Прежде чем кто-то следующий усядется в кресло, и художник начнет новый портрет, я кричу через головы, громко, чтобы привлечь его внимание:
- Кто это на портрете?- размахивая ватманом с двумя монахинями.
Он отвлекается от туристов.
- Это сестры Мэри и Санни из монастыря в Мдине. Они бывают здесь ежемесячно, третий вторник каждого месяца.
- Сколько это стоит - спрашиваю я, нащупывая кошелек в кармане.
- Это не продается - отвечает мне художник. - Я уговаривал сестер остановиться позироивать мне в течении нескольких лет, каждый раз, когда они спускались к морю. Они не соглашались. Наверное, в монастыре суровые законы, а может это их личные капризы. Я уговорил их во вторник. Сестры провели здесь почти час и второпях уехали. Я хочу вернуть им портрет когда они снова приедут.
Художник протянул руку чтобы взять у меня портрет. Он посмотрел на собственную картину и нежно улыбнулся - Они прекрасны, не правда-ли?
Я грустно кивнул, - Я знаю!
- А где этом Монастырь? Тудa можно добраться?
- Монастырь в Мдине, час-полтора езды. Но вас не пустят. Там очень строгие правила. Там всего 20 монахинь и они выходят только раз в месяц.

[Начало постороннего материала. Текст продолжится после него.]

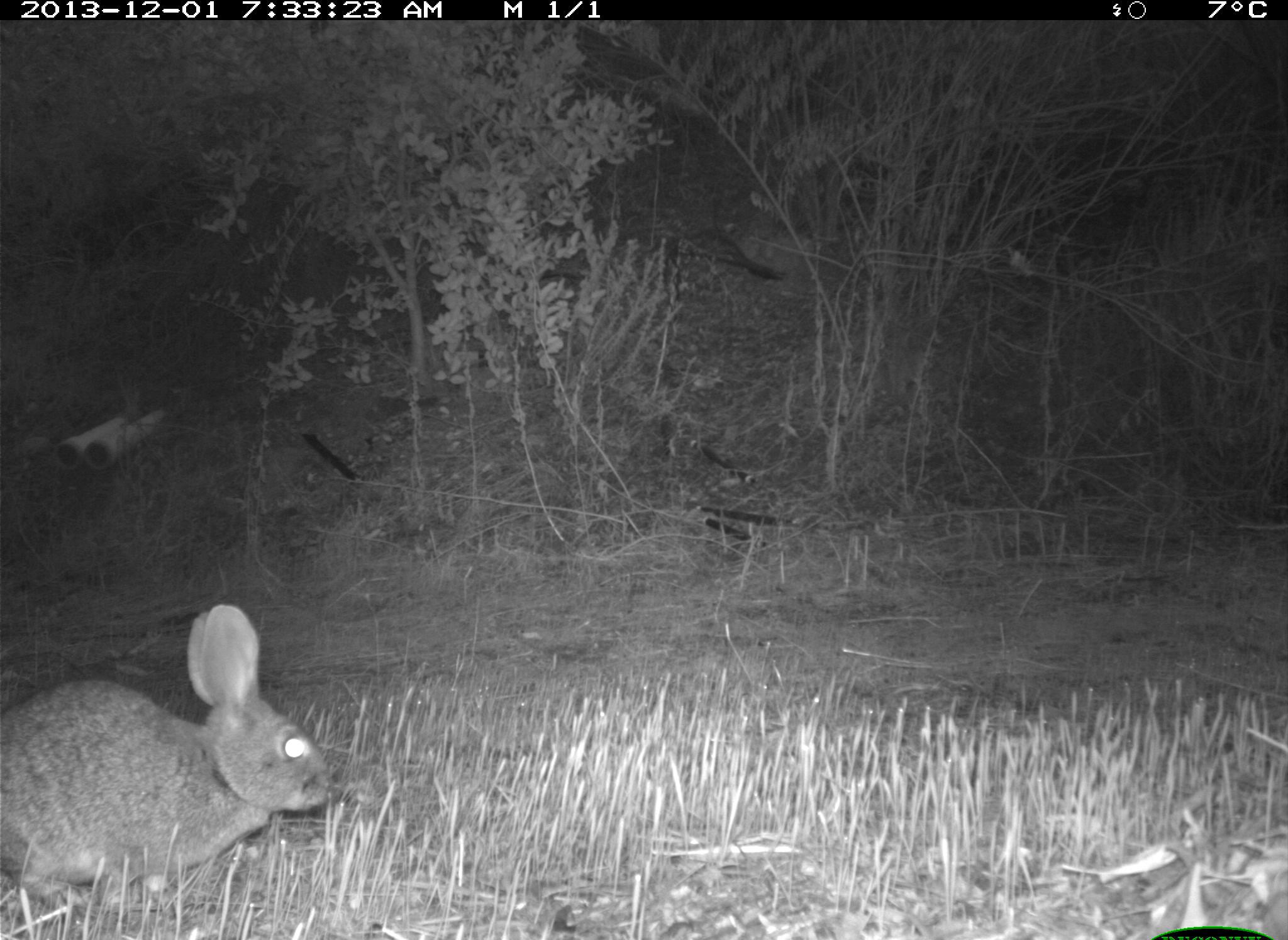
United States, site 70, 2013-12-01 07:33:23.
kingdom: Animalia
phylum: Chordata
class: Mammalia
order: Lagomorpha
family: Leporidae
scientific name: Leporidae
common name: rabbits and hares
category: rabbit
Rabbit (rabbits and hares) (Leporidae).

Он продолжал говорить что-то еще, но я уже не слушал, забыв поблагодорить. Взглядом невдалеке я нашел мою семью и продолжил к ним.
Мы шли молча. Точнее жена и дети разговаривали о чем-то, а я молчал. Меня захлестнули странные чувства, объяснить которые я не мог даже сам себе.
Город моего детства, молодежный театр, сцена, задумчивая Машка, стремительная Оксанка, молодой энергичный режисер - Елена Сергеевна, вечера поэзии, универ, факультет Физкультуры и Спорта, снова сцена, репетиции, величественная Машка, звук, свет, декорации,..., премьера, почти победа, нежная прекрасная Машка наедине со мной в полном зрителей зале, жжение опаленной губы, первый снег, Окса-ан-ка...
Я глубоко вдохнул горячий воздух, стараясь вернуть себя в реалии средиземноморского отпуска. Вот эта жара, эта природа, море чайки, это сейчас моя жизнь! Жизнь, которая куда круче чем любой театр. A люди, они всегда находят себя и свои роли там, где ищут, или волею иронии там, где не ищут, ведь наши режисcеры - бесконечные небеса, выстраивающие нас на сцене этой планеты согласно нашим тайным желаниям – любить и быть вместе, быть едины как Оксанка и Машка!